Text under study:
Costs at One Port of Entry = $15,000 per Screened Passenger

By David North on May 9, 2022

When we looked at the least-used port of entry on the border with Canada in November, we found that the port at Hannah, N.D., was spending a whopping $2,000 for every arriving passenger screened.

A more recent tally, for the months of January, February, and March, shows that the cost-per-passenger screening had soared to $15,000 a month.

In each of those months — though the port was open eight hours a day, and seven days a week — there were exactly two arrivals of passengers in private vehicles, or one every 15 days, for a total of six for the quarter. During the same period, 15 trucks arrived, or about one a week.

The second slowest port was also in North Dakota; Ambrose reported 53 passenger entries in the first three months of the year. We previously estimated that, assuming two agents on duty at all times, it costs about $1,000 a day, or about $30,000 a month to keep a port open.

If we are wrong about the two-person staffing — and DHS will not comment on whether it is one or two on the laughable grounds of “national security” — the cost per arriving passenger (all in cars) at Hannah would be $7,500 each.

The agency may have a policy of never letting a woman serve by herself in such situations, I don’t know. Keeping two people on hand at all times means the use of 14 person-days a week, and without expensive overtime, that would require nearly three agents, agents that could be far more useful on the southern border.

Dataset:

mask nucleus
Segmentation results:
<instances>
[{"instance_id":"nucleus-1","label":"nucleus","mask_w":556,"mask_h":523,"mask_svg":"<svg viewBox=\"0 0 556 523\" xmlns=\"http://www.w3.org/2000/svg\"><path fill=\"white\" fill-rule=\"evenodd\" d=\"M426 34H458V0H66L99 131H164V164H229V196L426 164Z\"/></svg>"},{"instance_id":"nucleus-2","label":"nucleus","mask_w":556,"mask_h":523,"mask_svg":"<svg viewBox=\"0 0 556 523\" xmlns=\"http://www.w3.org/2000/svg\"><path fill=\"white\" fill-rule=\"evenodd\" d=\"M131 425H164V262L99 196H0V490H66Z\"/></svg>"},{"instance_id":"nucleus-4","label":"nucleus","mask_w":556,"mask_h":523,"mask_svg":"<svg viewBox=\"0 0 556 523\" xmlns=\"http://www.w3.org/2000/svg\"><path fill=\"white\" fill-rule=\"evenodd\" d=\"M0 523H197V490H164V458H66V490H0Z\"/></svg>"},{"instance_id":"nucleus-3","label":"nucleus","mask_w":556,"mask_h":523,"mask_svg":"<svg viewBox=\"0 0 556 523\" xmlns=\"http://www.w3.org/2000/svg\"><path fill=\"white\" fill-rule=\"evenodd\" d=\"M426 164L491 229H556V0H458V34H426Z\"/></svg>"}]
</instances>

Task instructions:
a: According to the port-of-entry article, how many trucks arrived at the Hannah port during January, February, and March?
b: Translate this sentence from the port-of-entry article into Spanish: "During the same period, 15 trucks arrived, or about one a week."
c: Reproduce the passage from the port-of-entry article starting with "If we are wrong" and going on through "be $7,500 each.".
The entries are separate material and unrelated to the port-of-entry article.

Solution list:
a: 15 trucks arrived, about one a week.

b: Durante el mismo período llegaron 15 camiones, o aproximadamente uno por semana.

c:
If we are wrong about the two-person staffing — and DHS will not comment on whether it is one or two on the laughable grounds of “national security” — the cost per arriving passenger (all in cars) at Hannah would be $7,500 each.